Die Organisation für wirtschaftliche Zusammenarbeit und Entwicklung (OECD) stellt in der am Donnerstag veröffentlichten Studie «Babies and Bosses» fest, dass die Arbeitsquote der Frauen im Vergleich zum Schnitt der OECD-Länder zwar durchaus hoch ist. Allerdings würden 45 Prozent der Frauen nur Teilzeit arbeiten. Bei Müttern mit Kindern im Betreuungsalter steige diese Rate gar auf 75 Prozent.
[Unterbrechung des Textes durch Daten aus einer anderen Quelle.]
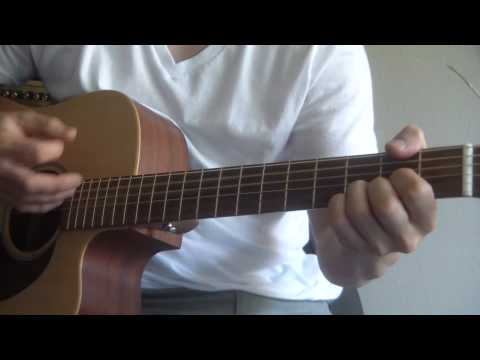 Detail for Chords, Strumming And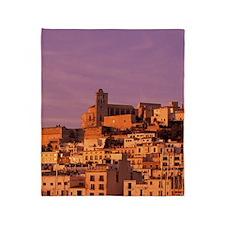 Eivissa. City view from harbor in la Throw Blanket
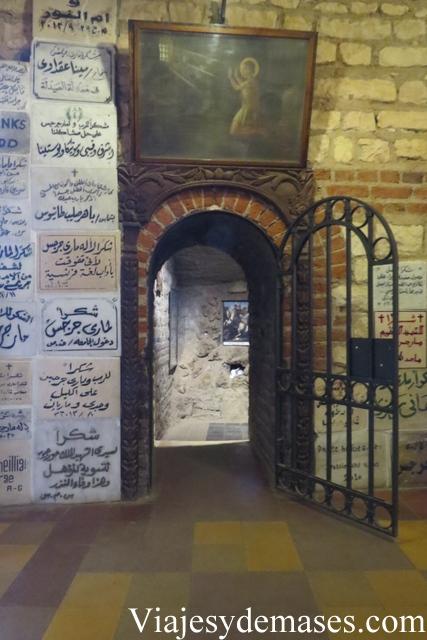 Cueva de San Jorge, Old Cairo.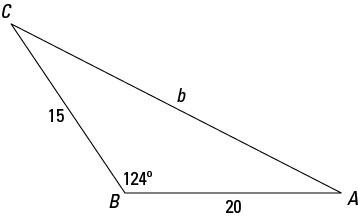 A sample triangle that allows for the law of cosines.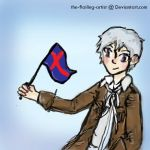 Iceland Hetalia by the-flailing-artist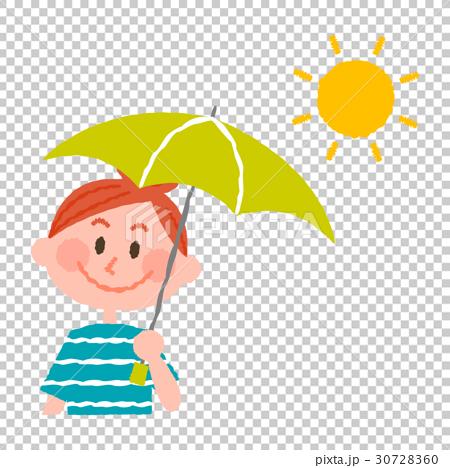 日傘をさす女性 30728360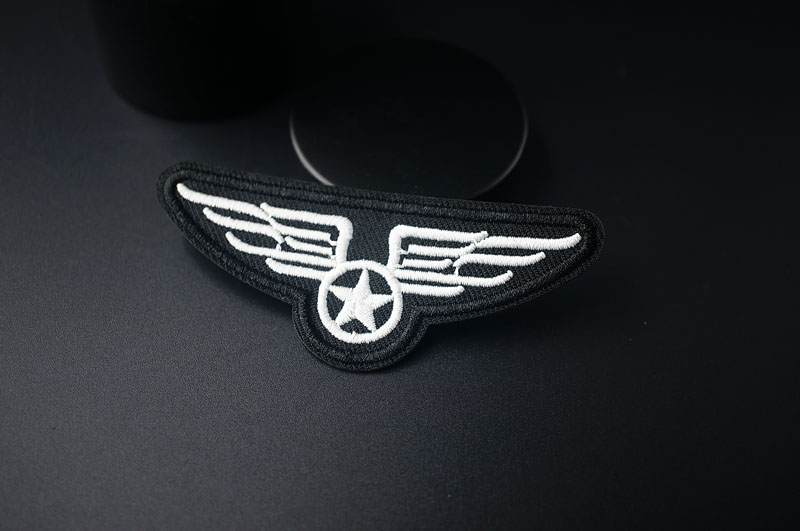 HTB1P0FBfdcnBKNjSZR0q6AFqFXa5 U S ARMY EMBLEM TOP GUN Iron On Patch Embroidered Applique Sewing Clothes Stickers Garment Apparel Accessories Badges Patches
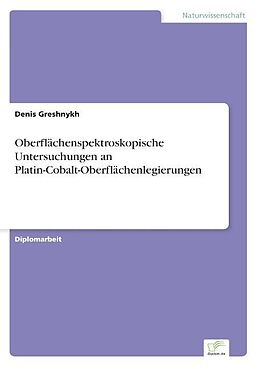 Cover: https://exlibris.azureedge.net/covers/9783/8386/9425/2/9783838694252xl.jpg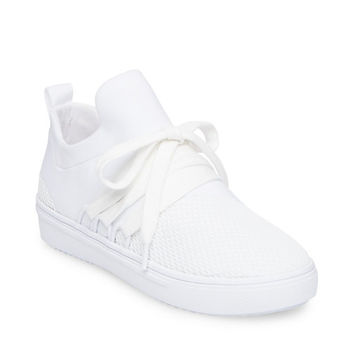 Cool, Casual Sneakers for Women | Steve Madden LANCER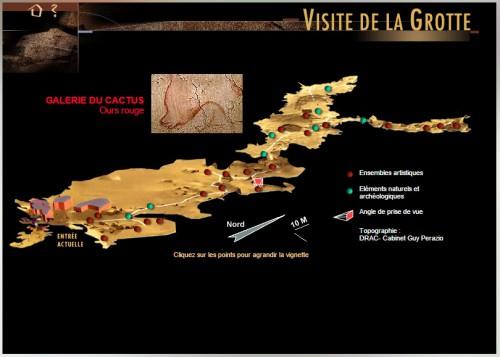 Capture écran de la visite virtuelle de la grotte Chauvet-Pont d'Arc faite le 22 octobre 2014.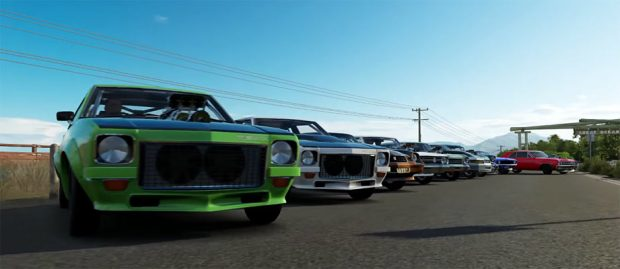 Forza Horizon Muscle Car Meet Muscle Car
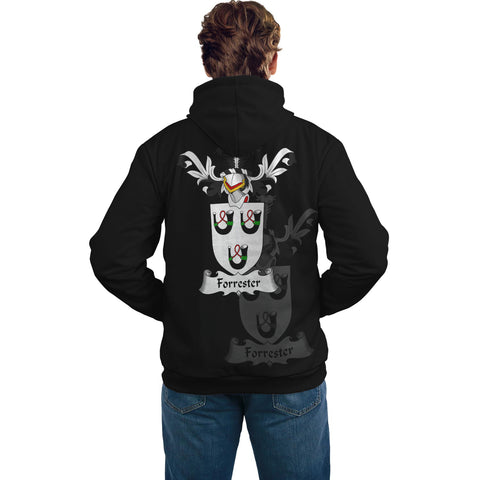 Forrester Family Crest Hoodie (Women's/Men's) | Over 1200 Crests | Clothing | Apparel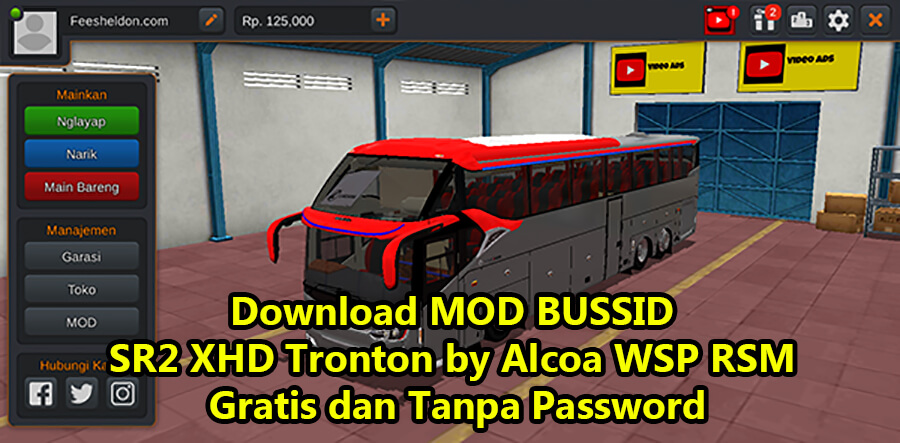 Download MOD BUSSID SR2 XHD Tronton by Alcoa WSP RSM Gratis dan Tanpa Password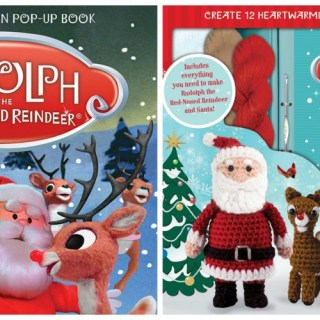 Rudolph The Red Nosed Reindeer's 50th Anniversary
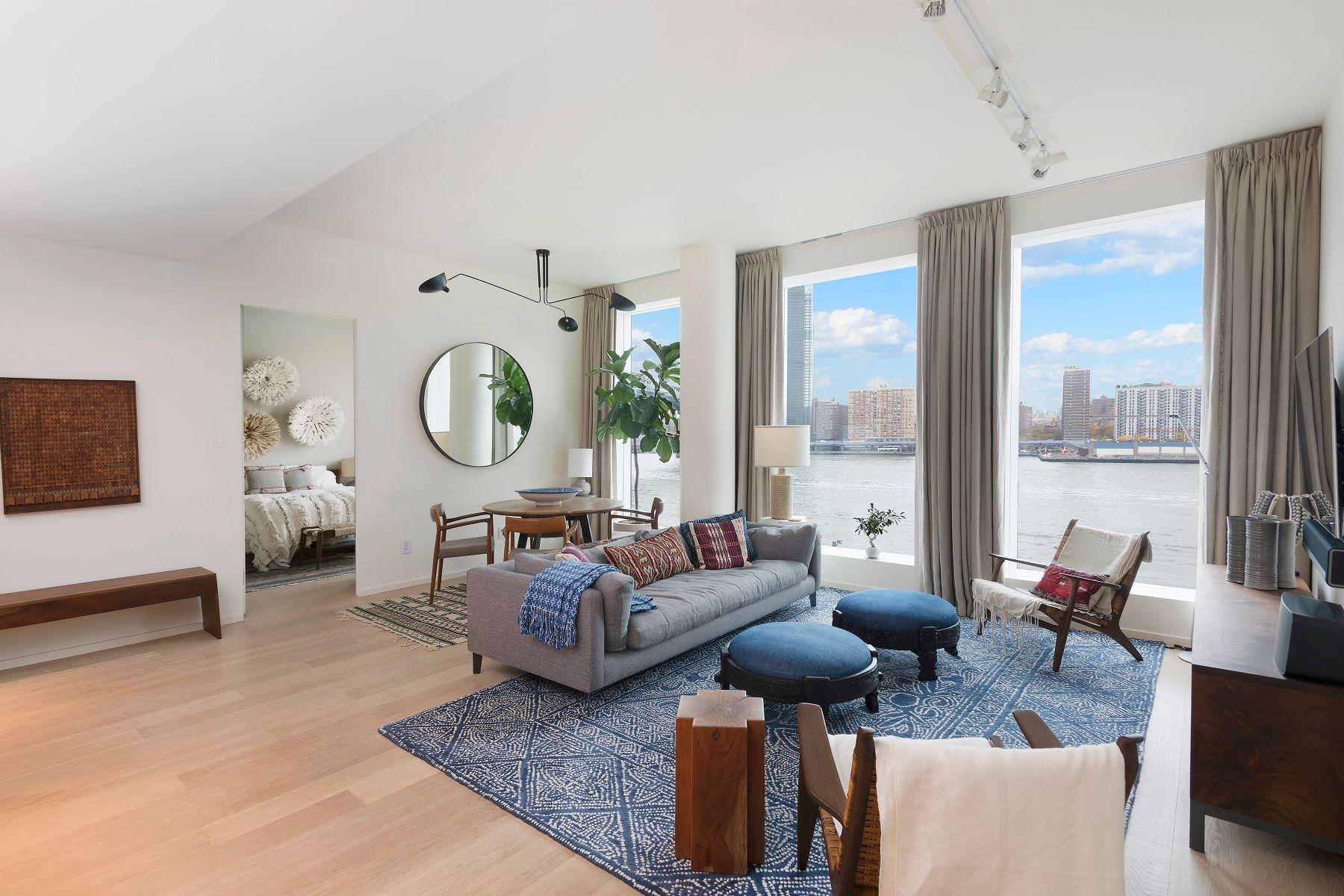 Condominiums 為 出售 在 Immaculate 2-Bed W/ Breathtaking Views 1 John Street, Apt 6C, Brooklyn, 纽约 11201 美國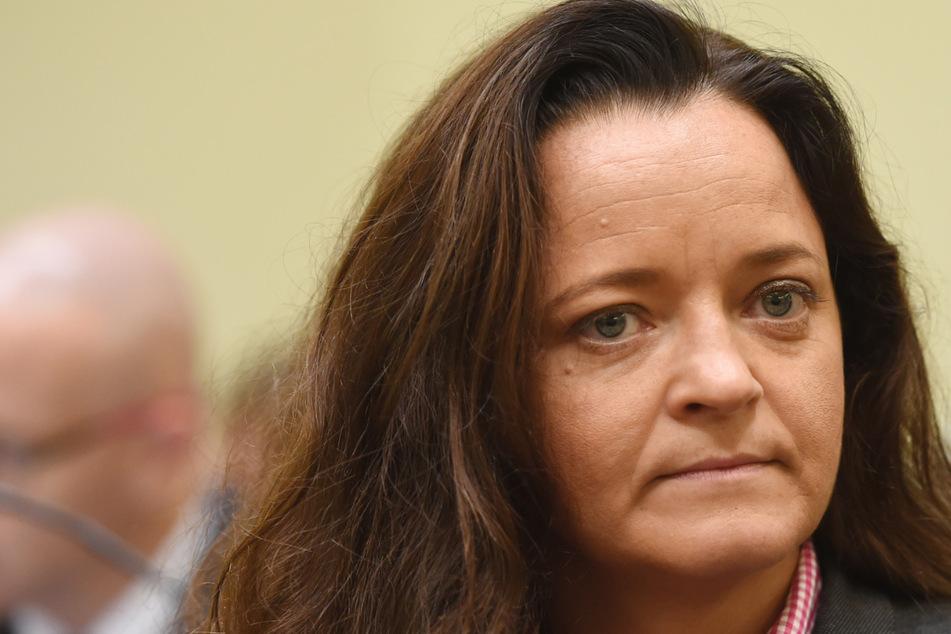 Nach NSU-Urteil: Anwalt will mit Zschäpe über rechtliche Schritte beraten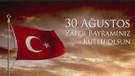 30 Ağustos 2018 Zafer Bayramı tatil olacak mı? 30 Ağustos resmi tatil mi?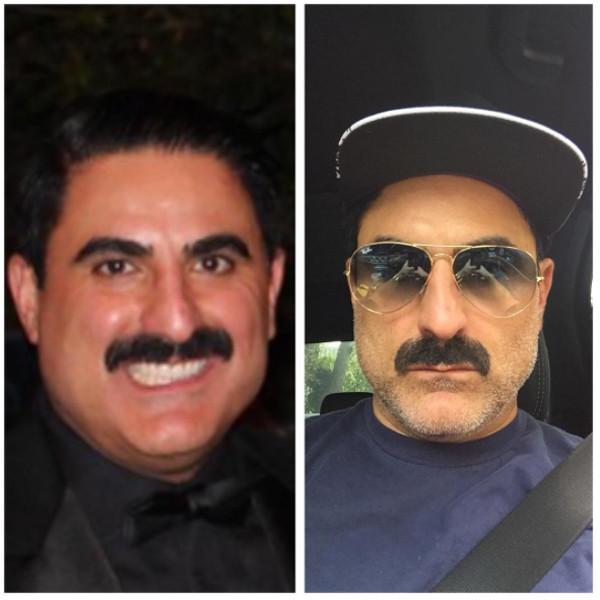 Reza Farahan, Instagram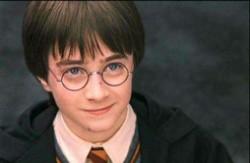 美国魔法电影排行榜前十名 哈利波特最受观众喜爱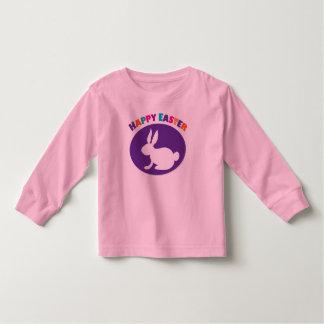Camiseta de Pascua Playera De Manga Larga De Niño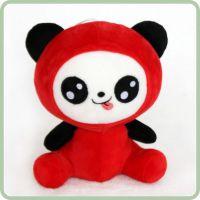 【熊猫甜甜】可爱熊猫毛绒玩具儿童女生新年节日礼物厂家批发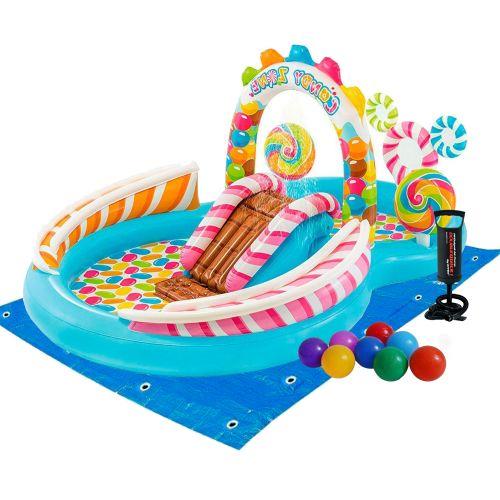 Надувной игровой центр Intex 57149-2 «Сладости», 259 х 191 х 130 см, с шариками 16 шт, подстилкой, насосом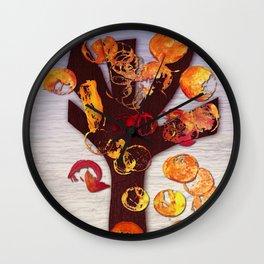 Digital Fall Wall Clock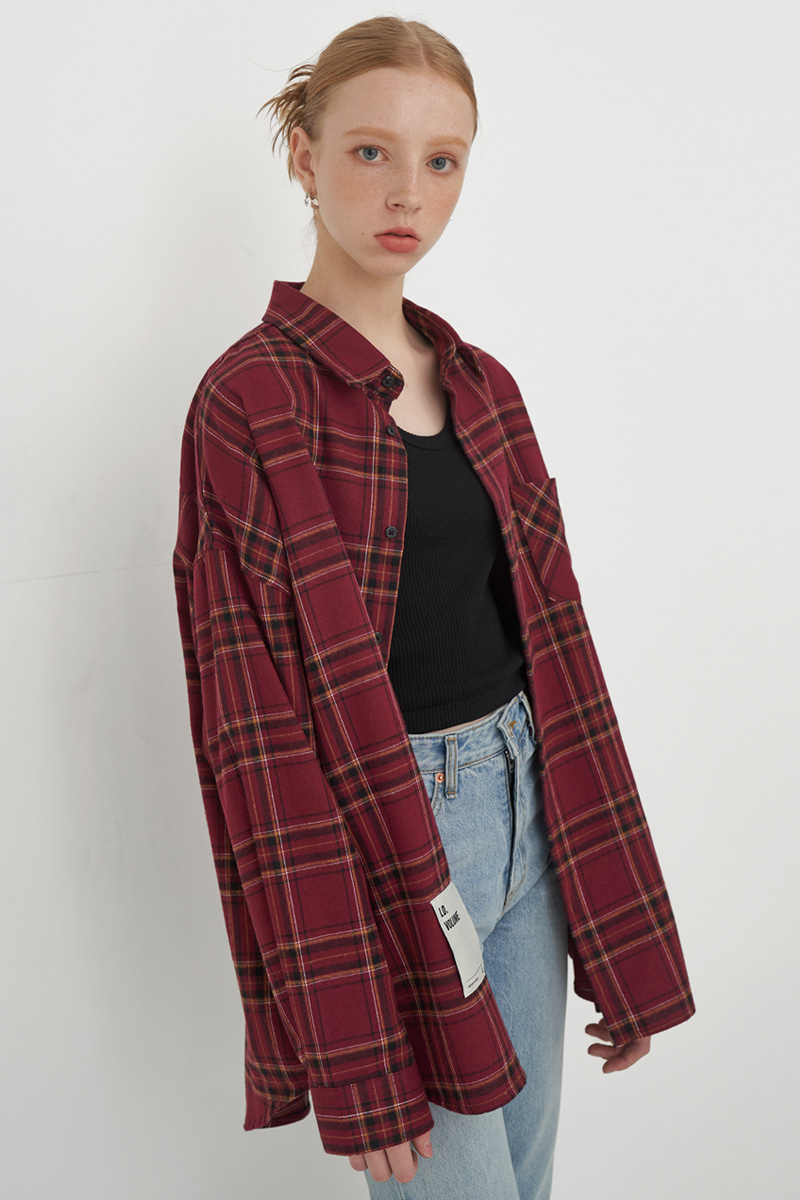 [UNISEX] OVERFIT REGULAR CHECK SHIRT_RED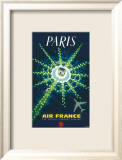 Paris  Air France  c1947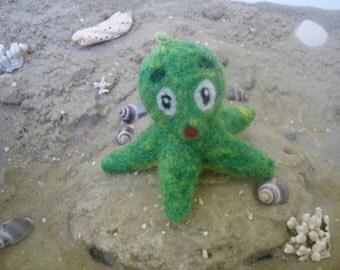 Needle felted squid seafood, sea, animal, trailer, soft, felt figure, felt, green, needle felted animal keychains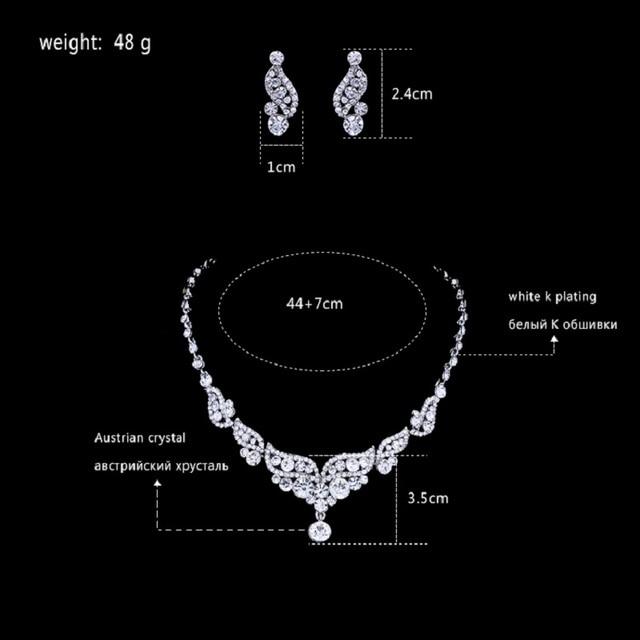 Luxurious Angel Wings Crystal Bridal Wedding Jewellery Set Silver Necklace & Earrings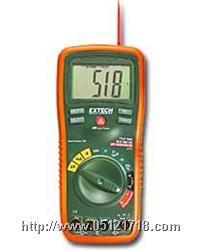 美国EXTECH-EX450万用表+内置红外测温仪  EX450   EX-450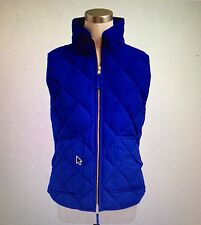 NWT J Crew Women's S Quilted Excursion Vest Bright Ocean  #92465 Down Filled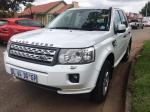 Land Rover Freelander Manual 2011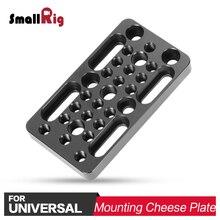 SmallRig DSLR монтажа сыр пластины камера стабилизатор с 3/8 1/4 нитки для DIY варианты 1598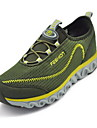 Bărbați Adidași Confortabili Țesătură Primăvară Vară Casual Plimbare Confortabili Găuri Toc Plat Gri Verde 2.5 - 4.5 cm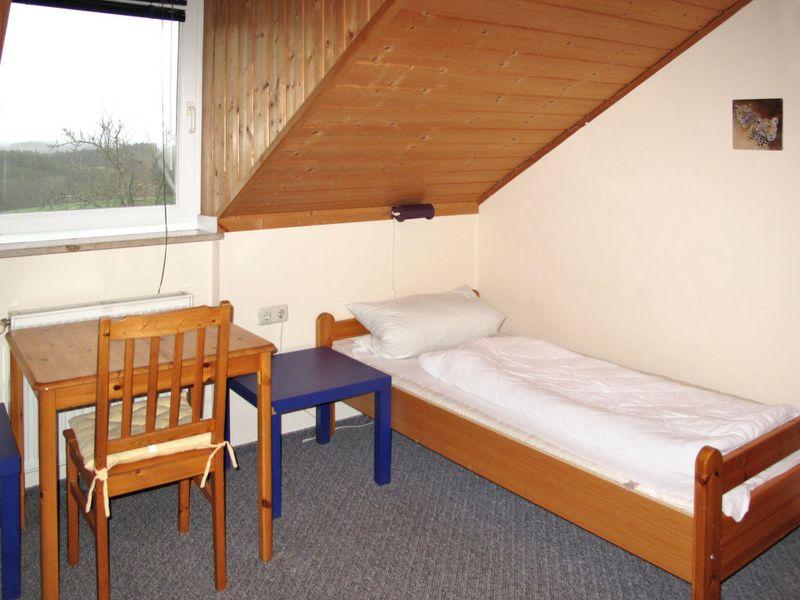 77349-Ferienhaus-6-Zandt-800x600-2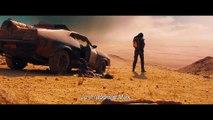 """Cannes: """"Face à Mad Max, Fast and Furious c'est Oui-Oui dans sa voiture"""""""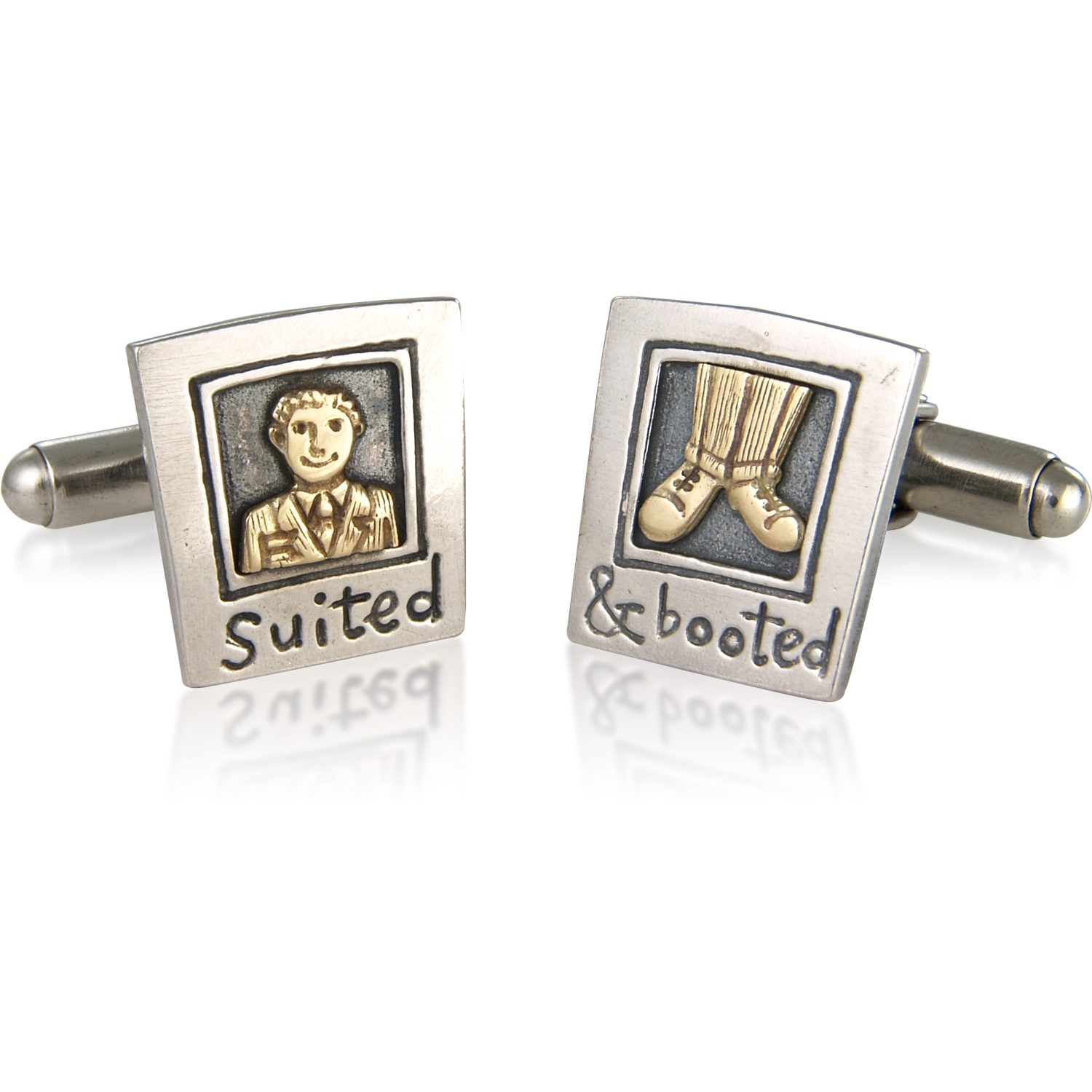 Nick Hubbard Suited And Booted Cufflinks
Da langes Teilzeitarbeiten die Karrierechancen mindere, hätten viele Frauen Mühe, Kinder- und Karrierewunsch zu verbinden. 40 Prozent der 40-jährigen Frauen mit Hochschulabschluss seien kinderlos und viele Paare hätten weniger Kinder als sie sich eigentlich wünschten.

Handlungsbedarf sieht die OECD etwa bei den Schulen, wo sie eine bessere Abstimmung der Stundenpläne auf die Arbeitszeiten der Eltern empfiehlt. Allgemein stellt sie bei der Kinderbetreuung ein ungenügendes Angebot fest. Die Schweizer Investitionen in die Kinderbetreuung seien im internationalen Vergleich niedrig und machten nur rund zehn Prozent des Niveaus der führenden skandinavischen Länder aus. Der Bericht schlägt vor, die finanzielle Unterstützung direkt den Eltern statt den Betreuungsinstitutionen zukommen zu lassen, um so Wahlfreiheit und Kostenbewusstsein zu stärken.

Weiter regt der Bericht den Übergang zur Individualbesteuerung an, so dass Familien mit zwei Einkommen nicht mehr benachteiligt würden. Die Arbeitgeber werden aufgerufen, Arbeitsplätze zur Verfügung zu stellen, die es sowohl Männern wie auch Frauen erlauben, Beruf und Familie zu verbinden. Dies könnte durch flexiblere Arbeitszeiten geschehen oder dadurch, dass auch teilzeitarbeitende Mitarbeiter grössere Aufstiegschancen bekämen. Als positiven Schritt bezeichnet die OECD die Annahme der Mutterschaftsversicherung.

Verbesserungen in diesem Bereich seien für die Schweiz von zentraler Bedeutung, anerkannten Bundespräsident Joseph Deiss und Bundesrat Pascal Couchepin die Studie. Die Einführung einer echten Politik zur Vereinbarkeit von Beruf und Familie stosse aber auf zwei hauptsächliche Hindernisse: die Komplexität der betroffenen Bereiche und die Zersplitterung der Kompetenzen. Dazu komme die angespannte Finanzlage der öffentlichen Haushalte. Trotz der offenkundigen Schwierigkeit müsse eine vertiefte Diskussion geführt und nach dauerhaften Lösungen gesucht werden. Die Bundesräte erhoffen sich von der OECD-Studie eine Intensivierung der Debatte. In einem ersten Schritt gehe es darum, sich über die Rolle der verschiedenen Beteiligten klar zu werden.